Church leaders from the UK and overseas have been sharing the highs and lows of the coronavirus lockdown with Evangelical Times. At the time of writing, government instructions for churches not to assemble to minimise the spread of Covid-19 remain in place.
From the outset ministers had big decisions to make. Revd Jeremy Bailey (Bethlehem Evangelical Church, Aberavon) recalled, ‘When we first heard that churches would be closed we had to decide whether it was right to obey the government or whether this was an occasion to “obey God rather than man”. We soon concluded that this was a health issue and that we couldn’t risk the lives of the congregation and members of the wider public by gathering normally.’
Thanks to modern technology, churches have adapted to the drawbacks of social distancing. Connecting with congregations using online services such as Zoom and Google Meet have been common. Revd Andrew R. Allan (Partick Free Church of Scotland (Continuing)) highlighted a particular benefit of Zoom: ‘Those who only have a landline telephone can still connect and hear the services.’
Maintaining fellowship with those unfamiliar with modern technology, often the elderly and vulnerable, posed a challenge.

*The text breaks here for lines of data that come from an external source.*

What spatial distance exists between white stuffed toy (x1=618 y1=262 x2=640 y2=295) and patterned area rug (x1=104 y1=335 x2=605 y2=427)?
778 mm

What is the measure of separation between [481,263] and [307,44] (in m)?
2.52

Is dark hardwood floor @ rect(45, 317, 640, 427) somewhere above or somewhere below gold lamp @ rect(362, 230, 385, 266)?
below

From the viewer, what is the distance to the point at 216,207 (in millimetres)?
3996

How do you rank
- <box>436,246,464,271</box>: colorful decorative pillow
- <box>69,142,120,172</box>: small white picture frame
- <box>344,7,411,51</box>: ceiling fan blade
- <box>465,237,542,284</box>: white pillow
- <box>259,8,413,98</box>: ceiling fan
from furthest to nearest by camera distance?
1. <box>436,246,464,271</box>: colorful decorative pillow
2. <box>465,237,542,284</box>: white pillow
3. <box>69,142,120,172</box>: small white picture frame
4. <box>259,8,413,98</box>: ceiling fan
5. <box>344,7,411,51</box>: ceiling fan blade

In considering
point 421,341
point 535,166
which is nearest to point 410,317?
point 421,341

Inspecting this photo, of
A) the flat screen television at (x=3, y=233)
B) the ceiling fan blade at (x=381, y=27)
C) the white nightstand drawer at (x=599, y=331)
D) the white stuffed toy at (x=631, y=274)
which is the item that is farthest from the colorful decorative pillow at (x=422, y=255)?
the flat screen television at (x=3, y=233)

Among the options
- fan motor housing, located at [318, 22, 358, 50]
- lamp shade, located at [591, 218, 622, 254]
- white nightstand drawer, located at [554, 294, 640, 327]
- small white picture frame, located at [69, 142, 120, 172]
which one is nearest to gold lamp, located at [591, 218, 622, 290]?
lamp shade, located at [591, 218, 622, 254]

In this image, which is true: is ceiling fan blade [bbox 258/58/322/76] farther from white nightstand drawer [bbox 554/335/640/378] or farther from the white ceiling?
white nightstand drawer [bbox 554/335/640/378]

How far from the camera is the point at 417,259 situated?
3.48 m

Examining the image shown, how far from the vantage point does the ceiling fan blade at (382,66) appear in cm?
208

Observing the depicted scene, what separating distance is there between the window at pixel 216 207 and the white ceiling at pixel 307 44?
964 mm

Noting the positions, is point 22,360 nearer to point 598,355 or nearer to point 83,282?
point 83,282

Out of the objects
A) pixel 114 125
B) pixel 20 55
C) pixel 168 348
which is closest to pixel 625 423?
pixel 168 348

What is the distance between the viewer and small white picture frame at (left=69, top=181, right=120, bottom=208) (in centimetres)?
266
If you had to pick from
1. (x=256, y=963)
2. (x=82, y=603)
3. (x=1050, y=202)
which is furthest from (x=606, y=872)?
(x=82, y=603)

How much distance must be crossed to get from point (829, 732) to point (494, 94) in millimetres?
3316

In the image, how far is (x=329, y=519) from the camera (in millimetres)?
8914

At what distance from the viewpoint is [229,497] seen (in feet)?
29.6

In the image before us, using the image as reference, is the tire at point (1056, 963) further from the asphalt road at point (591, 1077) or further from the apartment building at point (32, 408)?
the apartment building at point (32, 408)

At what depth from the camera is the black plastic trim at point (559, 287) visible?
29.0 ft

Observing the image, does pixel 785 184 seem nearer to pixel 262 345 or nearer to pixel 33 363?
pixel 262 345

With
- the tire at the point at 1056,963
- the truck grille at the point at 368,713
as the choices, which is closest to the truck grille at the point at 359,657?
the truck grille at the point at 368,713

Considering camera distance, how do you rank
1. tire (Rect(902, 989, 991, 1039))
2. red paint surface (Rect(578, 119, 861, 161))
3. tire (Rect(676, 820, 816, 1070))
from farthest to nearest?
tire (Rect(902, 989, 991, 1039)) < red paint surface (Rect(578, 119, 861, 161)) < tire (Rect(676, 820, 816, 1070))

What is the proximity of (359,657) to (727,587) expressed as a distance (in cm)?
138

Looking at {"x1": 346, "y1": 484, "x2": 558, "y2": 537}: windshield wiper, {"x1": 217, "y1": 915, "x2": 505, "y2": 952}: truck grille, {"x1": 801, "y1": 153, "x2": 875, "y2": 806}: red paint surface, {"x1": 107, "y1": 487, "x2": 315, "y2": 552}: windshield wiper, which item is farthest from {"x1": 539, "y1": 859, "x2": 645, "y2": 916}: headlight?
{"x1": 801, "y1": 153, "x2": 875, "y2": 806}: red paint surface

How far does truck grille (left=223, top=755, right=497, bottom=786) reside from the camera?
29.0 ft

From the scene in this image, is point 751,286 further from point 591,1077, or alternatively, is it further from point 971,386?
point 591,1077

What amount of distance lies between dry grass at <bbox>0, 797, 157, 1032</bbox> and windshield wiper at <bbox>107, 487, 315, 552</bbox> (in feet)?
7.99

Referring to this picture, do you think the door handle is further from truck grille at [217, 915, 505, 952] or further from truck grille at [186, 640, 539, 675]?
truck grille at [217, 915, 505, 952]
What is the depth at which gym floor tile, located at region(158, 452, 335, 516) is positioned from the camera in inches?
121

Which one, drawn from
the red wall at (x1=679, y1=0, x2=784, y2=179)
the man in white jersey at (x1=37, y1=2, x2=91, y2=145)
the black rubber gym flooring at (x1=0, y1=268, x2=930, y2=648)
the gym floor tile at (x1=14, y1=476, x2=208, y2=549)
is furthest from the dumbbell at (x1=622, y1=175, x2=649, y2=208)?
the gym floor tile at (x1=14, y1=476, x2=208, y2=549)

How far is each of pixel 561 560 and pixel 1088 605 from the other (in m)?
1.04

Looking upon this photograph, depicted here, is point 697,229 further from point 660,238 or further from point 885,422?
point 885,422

More traditional means of contact have proved important. At Bethlehem Evangelical, a weekly briefing was distributed to the congregation. ‘Those who don’t have email receive theirs by post,’ said Revd Bailey. ‘We also linked those without internet to particular church officers who could phone them every week and check on them. Pastorally, the challenge is to make sure that everyone is contacted and encouraged to keep close to the Lord.’
Challenges aside, the period of lockdown has opened new doors of opportunity for pastors. Carl Muller (Trinity Baptist Church, Ontario) told ET that ‘the biggest positive of this pandemic is the interest we have seen from unbelievers. Several non-Christians have joined us for livestream services. This, I believe, is a direct result of the pervasive fear of death gripping our country and the world. The reality of death has seldom been so impressed upon the collective human consciousness. It is our hope that this drives people to tune in to Christian services around the world.’
Pastors have been forthcoming in providing online material to engage newcomers as well as church goers. Alan Hill (Lausanne Free Church, Switzerland) began an online series he entitled ‘Daily Bread’. Livestreaming via Facebook each morning, he is providing a bitesize survey of the entire Bible — one book at a time, one day at a time. He has been surprised by its popularity: ‘Up to 300 people are watching every day from all over the world, some of whom are completely new to us. On Saturdays the livestream is aimed at children — some get really involved and send us photos of the activity sheets they have been sent. A further benefit is that several people who had stopped attending church have now reconnected with us.’
Reaching out to children was a common concern. Chris Hand (Crich Baptist Church, Derbyshire) uploads a weekly ‘school assembly’ sequence for children to view. Revd Bailey shared that at Bethlehem Evangelical a deacon’s wife records Bible stories for children and uploads them to YouTube each week.
What broader, theological issues has the pandemic raised for pastors? ‘The biblical emphasis on the sovereign control of God has been made apparent,’ reflects Pastor Muller, ‘and Job’s pointed question, “Shall we receive good from God, and shall we not receive evil?” It has been my greatest joy, in these days, to proclaim that the Lord God omnipotent reigns!’
Subjects on which to preach has been another matter for reflection. ‘This was a difficult question,’ said Revd Bailey, ‘but after consideration and discussion among the elders, we decided not to continue with the regular series I had been preaching. Instead, we believed it necessary to address the issue of the crisis during the Sundays running up to Easter. After Easter, we decided that believers needed a distraction from the horrors of the virus and the 24/7 news coverage it receives. We felt they needed to be taken to the word of God to hear its message on other subjects.’
On a more personal note, Pastor Hand perceived that this unique period of isolation is a hidden opportunity for spiritual growth. ‘I think this is a time for accelerated learning and deepening. For myself and for all believers, this could be a period for sanctification like no other that I have known in my 40 years as a Christian.’
Pastors also shared their priorities for prayer, not least for strength for ministers themselves: ‘I am finding that I am more in demand than ever before,’ said Pastor Hill, ‘with many phone calls, especially from those living alone. We also need to pray that Christians will not lose the habit of church attendance. I fear that some may begin to think that online messages are a suitable replacement for church attendance.’
Praying for the day when normality returns, churches are reopened, and fellowship is renewed went without saying. ‘Of course, Zoom, WhatsApp, Facebook, and other social media are immensely valuable,’ remarked Pastor Hand, ‘but there is much that we miss that goes into making true Christian fellowship. So much of what we do as pastors — nuances of posture, tone, and expression, — are things technology cannot convey perfectly. There is no true substitute for the gathered church of Christ, fellowshipping in the flesh and worshipping God together.’
John Tredgett is elder at Grace Evangelical Church, Carlisle, and Church News Editor at ET.